Source =
Thursday, November 16, 2006

Burbank Through a Hole in the Poll


Took this while hiking through Griffith Park

John Stossel's Freeloaders: Creating a Dependency System 20/20



Save your change. There will always be exceptions to the rule, as is shown by the guy who shows up for work, but this is the reality of it. Living in Los Angeles, it's easy to see how the dependency system helps enable an area like the Skid Row to thrive in the most negative ways possible.

John Stossel's Stupid in America for 20/20



Those of you who are not familiar with John Stossel's reporting need to get with it.

I am the most manly man ever. Tough. Total MAN.


People who know me or meet me are always like, How are you so manly? First of all it's testosterone, judging by the amount of body hair I have, I got a lot of it. Secondly, it's my ability to kick serious ass. I never back down, I don''t let foolish things like reason or communication get in the way of looking way tough to people by beating them up because that solves problems. Physical Violence works and when you are a super tough man you look cool and hot to ladies that have very sordid past.

When you see me walking down the street, you will say to yourself "Don't fuck with that guy, he looks like a killer." When I look in the mirror that's what I say. I put on my Chuck Norris action jeans (shown above) and shave "Watch out" into my chest and repeat my mantra "Man equals You." That being said I have to admit something to you. I wasn't born this manly, I learned from the master of intelligent fighting techniques, Bas Rutten. You have to have a hero and an idol, and although I promise to limit showing things you can find on other web sites like silly... I mean tough bad ass videos like this one, I want to reveal myself to you as I know you are wondering, how did Phil get so f'ing tough. Here is your answer - Okay i'm sorry bang bang no I'm not.

BAS RUTTEN IS DANGEROUS

Wednesday, November 15, 2006

Johnnie's Broiler


This is the site of Johnnie's Broiler located in Downey, CA. This icon of the 50's Drive in's, as well as a location in numerous films (scroll down) , is now a lovely car dealership. At least they have kept the signs and structure. More info and pictures of it in it's heyday can be found here.

Problems to solve =
[1] Answer these questions from the blog posts:
(a) Where was the writer hiking when the Burbank photo was taken?
(b) Whom does the writer name as the master he learned from?
(c) What does the site of Johnnie's Broiler hold now?
[2] Say whether each statement agrees with the blog posts. Answer yes or no, and quote the words that decide it.
(a) Johnnie's Broiler is in Downey, California.
(b) The signs and structure of Johnnie's Broiler were removed.
(c) The writer says he was born manly.
Use only the blog posts above to complete these tasks.

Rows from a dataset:
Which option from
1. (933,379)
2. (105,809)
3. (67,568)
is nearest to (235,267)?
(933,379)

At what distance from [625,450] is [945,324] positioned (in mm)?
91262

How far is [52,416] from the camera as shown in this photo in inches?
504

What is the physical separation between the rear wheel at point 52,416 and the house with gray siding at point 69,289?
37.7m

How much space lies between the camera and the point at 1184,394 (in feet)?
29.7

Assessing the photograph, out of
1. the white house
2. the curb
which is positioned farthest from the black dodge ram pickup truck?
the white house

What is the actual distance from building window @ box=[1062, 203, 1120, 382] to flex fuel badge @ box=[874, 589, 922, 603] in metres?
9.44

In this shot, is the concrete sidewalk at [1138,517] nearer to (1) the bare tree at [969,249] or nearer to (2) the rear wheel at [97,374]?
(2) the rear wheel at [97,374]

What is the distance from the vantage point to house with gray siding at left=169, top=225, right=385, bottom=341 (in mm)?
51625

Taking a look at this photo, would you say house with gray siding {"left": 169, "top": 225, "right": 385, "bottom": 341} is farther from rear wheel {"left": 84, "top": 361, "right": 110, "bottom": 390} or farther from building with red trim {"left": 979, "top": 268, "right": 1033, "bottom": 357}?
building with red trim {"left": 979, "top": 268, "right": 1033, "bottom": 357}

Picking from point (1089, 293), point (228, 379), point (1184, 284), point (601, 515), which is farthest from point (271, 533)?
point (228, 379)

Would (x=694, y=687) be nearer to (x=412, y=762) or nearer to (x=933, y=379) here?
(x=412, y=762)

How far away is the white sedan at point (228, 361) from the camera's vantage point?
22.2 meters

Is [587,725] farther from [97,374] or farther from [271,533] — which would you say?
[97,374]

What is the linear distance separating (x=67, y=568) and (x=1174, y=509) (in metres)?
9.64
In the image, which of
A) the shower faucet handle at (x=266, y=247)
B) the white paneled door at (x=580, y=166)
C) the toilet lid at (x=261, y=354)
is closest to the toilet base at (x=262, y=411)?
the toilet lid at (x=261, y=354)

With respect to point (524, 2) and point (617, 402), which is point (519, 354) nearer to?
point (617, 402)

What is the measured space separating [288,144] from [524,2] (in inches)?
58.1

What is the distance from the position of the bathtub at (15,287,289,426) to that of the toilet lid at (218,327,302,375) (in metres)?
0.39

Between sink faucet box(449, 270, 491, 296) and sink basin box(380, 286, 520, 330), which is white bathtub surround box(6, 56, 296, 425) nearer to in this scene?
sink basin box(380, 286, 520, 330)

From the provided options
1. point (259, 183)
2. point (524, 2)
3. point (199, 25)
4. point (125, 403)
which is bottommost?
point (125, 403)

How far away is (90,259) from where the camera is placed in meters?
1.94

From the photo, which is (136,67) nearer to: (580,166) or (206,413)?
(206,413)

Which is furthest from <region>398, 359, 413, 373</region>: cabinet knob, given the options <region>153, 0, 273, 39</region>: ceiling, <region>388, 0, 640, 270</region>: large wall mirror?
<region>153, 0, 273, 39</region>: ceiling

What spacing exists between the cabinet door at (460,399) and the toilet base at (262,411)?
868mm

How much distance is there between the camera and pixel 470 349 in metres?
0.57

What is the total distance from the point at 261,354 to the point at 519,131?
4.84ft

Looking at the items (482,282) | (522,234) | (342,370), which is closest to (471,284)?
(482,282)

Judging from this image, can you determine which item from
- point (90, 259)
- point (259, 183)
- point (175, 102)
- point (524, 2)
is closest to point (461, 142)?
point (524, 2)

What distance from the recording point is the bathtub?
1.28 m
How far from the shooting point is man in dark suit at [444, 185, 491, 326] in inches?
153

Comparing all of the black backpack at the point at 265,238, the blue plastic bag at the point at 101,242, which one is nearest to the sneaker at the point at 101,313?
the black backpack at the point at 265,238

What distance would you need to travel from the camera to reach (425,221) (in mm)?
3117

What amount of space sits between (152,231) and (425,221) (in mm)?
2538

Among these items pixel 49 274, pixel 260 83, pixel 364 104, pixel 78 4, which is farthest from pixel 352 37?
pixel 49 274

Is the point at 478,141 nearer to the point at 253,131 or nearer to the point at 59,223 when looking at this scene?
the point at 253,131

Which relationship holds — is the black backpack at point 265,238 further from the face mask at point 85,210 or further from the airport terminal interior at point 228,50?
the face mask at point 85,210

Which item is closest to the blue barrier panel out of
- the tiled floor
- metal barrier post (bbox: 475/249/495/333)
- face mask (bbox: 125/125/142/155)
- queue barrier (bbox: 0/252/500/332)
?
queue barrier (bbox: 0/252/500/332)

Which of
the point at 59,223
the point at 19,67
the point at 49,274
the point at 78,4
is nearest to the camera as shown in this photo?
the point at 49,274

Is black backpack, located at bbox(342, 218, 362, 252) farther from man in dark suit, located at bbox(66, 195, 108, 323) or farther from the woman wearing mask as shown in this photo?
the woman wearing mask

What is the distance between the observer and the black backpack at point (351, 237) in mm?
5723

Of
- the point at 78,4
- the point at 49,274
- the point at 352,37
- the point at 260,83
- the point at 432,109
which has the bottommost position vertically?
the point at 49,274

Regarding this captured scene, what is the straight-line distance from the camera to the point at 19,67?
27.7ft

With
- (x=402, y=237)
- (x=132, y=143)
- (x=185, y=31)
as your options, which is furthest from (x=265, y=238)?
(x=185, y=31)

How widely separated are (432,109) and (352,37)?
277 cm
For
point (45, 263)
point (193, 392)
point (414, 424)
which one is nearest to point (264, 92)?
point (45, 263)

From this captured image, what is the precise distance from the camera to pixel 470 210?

Expected answers =
[1]
(a) Griffith Park
(b) Bas Rutten
(c) A car dealership

[2]
(a) Yes: "located in Downey, CA."
(b) No: "At least they have kept the signs and structure."
(c) No: "I wasn't born this manly"